15 de enero de 2017

Marea

El vaso de agua en el que me estaba ahogando era frío de lejos. Buscaba desesperadamente quién me salvara, cuando era de mí de quien tenía que cuidarme.
De mis ideas. Mis fantasías. Mis necesidades excesivas.
La noche de ese jueves necesitaba lengua, y salí a buscarla.
Luego a ti.
Habíamos dado el salto de la muerte el día anterior y, después de cerca de tres horas de asombro, me quedé confundido. Agridulce. Lo que se va y lo que llega. Lo que se busca y lo que se encuentra. Soltar para poder recibir.
Llegó después el viernes. Me bañé entonces, de cerca, con el calor de un contacto íntimo, pero mi pensamiento ya estaba agitado desde otras aguas. Y, como no me quería ahogar, te contemplé como una tabla de salvación.
Tu bálsamo calmó el incesante vaivén de quien construye, a la fuerza, una idea en una sola dirección. Que el amor que quería inventar no tenía punto de apoyo. Que esas cosas no se buscan. Que los excesos del fin de año resultaron en tres encuentros pasajeros.
Es cierto que el que busca, encuentra, aunque no siempre se encuentre lo que se busca. Que te encontré por "accidente", aunque el accidente fuera la búsqueda misma. Porque el exceso de lengua me intoxicó sin darme cuenta, y llegaste así la noche del sábado.

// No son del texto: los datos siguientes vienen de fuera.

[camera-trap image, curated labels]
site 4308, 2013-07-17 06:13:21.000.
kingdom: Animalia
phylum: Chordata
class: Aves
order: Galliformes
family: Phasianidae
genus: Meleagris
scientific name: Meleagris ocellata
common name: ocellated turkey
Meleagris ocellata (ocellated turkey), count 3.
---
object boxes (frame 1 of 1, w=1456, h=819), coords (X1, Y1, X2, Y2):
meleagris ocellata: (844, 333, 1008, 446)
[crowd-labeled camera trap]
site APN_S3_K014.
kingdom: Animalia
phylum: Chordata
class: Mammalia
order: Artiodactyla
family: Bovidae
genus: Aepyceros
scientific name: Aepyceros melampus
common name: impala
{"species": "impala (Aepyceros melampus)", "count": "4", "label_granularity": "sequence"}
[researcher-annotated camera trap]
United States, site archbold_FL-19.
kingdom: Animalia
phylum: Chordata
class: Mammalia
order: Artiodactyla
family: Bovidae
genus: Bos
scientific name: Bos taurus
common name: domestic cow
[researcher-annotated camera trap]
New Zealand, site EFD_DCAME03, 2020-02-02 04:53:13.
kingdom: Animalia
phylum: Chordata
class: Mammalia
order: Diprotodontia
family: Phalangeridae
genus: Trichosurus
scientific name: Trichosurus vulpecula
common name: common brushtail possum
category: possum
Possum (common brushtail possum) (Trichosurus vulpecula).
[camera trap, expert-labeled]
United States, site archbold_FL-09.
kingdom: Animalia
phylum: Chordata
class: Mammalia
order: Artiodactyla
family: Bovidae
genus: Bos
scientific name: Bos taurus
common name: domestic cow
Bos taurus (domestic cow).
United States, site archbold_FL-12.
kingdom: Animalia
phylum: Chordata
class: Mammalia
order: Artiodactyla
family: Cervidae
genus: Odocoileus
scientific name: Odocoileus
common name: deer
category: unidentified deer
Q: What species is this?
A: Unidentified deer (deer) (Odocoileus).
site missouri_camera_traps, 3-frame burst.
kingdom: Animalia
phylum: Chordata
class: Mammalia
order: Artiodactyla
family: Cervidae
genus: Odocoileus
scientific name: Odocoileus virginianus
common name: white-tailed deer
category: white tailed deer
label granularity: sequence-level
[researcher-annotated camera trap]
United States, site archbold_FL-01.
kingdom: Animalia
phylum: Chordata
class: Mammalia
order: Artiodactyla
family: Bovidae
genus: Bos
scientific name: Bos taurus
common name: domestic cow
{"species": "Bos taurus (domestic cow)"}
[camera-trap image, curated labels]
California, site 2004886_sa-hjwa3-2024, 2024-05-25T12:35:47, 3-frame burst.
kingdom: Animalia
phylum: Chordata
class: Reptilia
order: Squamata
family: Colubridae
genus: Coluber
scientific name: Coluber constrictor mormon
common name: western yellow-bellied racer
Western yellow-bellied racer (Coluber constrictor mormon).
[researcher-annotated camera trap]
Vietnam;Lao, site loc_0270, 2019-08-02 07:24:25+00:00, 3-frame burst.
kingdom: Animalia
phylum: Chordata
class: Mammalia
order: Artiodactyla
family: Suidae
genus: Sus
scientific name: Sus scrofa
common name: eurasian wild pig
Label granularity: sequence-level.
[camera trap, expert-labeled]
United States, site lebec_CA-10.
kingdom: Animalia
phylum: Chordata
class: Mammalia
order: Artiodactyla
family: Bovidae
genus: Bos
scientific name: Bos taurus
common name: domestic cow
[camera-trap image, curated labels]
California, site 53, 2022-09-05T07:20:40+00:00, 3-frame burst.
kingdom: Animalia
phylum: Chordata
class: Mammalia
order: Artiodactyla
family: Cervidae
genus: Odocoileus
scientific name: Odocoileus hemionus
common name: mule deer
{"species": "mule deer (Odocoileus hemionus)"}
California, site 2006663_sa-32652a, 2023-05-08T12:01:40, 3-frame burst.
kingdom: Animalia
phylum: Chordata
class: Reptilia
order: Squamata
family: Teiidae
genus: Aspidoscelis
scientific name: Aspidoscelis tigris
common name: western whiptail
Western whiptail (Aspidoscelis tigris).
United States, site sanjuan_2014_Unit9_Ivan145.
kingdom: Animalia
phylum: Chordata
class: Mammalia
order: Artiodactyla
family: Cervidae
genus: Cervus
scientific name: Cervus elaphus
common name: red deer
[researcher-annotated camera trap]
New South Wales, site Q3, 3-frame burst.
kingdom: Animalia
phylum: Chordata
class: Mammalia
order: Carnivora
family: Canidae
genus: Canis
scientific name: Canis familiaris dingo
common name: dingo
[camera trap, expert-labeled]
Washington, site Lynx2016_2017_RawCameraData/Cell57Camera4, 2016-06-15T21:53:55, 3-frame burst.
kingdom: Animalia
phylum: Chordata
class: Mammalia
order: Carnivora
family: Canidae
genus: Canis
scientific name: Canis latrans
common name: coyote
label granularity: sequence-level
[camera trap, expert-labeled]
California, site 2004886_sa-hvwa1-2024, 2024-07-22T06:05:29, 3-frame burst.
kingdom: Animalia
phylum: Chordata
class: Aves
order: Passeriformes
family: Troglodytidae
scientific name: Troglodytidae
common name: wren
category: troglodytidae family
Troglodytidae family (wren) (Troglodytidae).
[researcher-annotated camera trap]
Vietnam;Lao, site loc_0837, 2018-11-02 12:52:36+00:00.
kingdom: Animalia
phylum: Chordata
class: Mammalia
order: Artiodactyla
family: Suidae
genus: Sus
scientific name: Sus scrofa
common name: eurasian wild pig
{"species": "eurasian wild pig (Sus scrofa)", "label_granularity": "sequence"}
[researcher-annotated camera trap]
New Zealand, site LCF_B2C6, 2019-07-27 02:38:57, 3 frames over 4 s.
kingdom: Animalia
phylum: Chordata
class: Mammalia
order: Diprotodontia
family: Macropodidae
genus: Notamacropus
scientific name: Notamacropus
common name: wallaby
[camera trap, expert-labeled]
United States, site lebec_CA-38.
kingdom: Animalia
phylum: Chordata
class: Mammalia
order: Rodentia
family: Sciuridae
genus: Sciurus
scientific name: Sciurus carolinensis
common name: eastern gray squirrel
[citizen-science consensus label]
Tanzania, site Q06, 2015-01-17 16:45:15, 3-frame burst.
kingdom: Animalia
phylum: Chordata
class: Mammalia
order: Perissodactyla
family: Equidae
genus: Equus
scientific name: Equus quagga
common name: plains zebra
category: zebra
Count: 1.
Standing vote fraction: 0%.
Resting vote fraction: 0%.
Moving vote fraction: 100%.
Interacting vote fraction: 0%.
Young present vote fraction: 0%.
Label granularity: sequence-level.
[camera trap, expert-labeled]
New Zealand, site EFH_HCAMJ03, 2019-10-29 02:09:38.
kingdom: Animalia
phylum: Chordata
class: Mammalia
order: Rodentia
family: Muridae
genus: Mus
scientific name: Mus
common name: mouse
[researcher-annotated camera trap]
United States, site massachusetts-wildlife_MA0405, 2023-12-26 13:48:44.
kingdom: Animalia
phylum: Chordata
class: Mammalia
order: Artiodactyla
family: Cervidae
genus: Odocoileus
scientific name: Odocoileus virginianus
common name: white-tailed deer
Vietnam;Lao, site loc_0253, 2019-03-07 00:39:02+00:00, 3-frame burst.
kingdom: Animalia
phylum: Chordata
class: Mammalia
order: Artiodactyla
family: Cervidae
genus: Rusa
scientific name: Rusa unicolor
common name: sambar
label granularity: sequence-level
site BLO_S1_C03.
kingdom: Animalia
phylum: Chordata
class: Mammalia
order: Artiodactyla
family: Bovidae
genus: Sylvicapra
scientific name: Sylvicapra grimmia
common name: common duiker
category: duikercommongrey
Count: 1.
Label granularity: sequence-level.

Me abrazaste, a pesar del frío. Me besaste, a pesar del revuelto. Te quedaste, a pesar de lo extraño. Me llevaste al hospital, a pesar del miedo (tal vez gracias a él). Sin fuerza, encontré un ritmo orgánico.
Pero el vaso en el que me estaba ahogando seguía ahí. Igual de frío e igual de lejano. Recordé la regla de los tres días y quise disfrazar de suya una decisión que no me atreví a tomar yo. Empecinado en ahogarme, la volví a buscar; intenté escribir la segunda parte de un "Uno" forzado, pero no hubo más qué escribir.
Dos, pues creí que era el dos el número correcto, pero me di cuenta de que mi corazón no se puede dividir.
No sé qué oscuro placer encuentre en quemar los puentes, en apagar las velas, en trancar las puertas que no quiero volver a tocar, pero la fuerza de la costumbre me volvió a llevar ahí. La decisión fue mía: no volver a hablar, pues nuestras intenciones y ritmos eran distintos desde el comienzo, y no pudimos llegar a un acuerdo en los nombres ni en la velocidad.
Entonces me dijiste que no serías mi tabla de salvación. Cuando parecía, realmente, que me estaba ahogando, me di cuenta de que lo único que necesitaba era vomitar. Vomité, pues, y me tomaste la mano. Pensé que saldrías corriendo, que te arrinconarías en la cama, que sentirías asco; pero me tomaste la mano.
No necesitaba una tabla de salvación: necesitaba salir de ese vaso.
Dejé el agua estática y se movió la marea.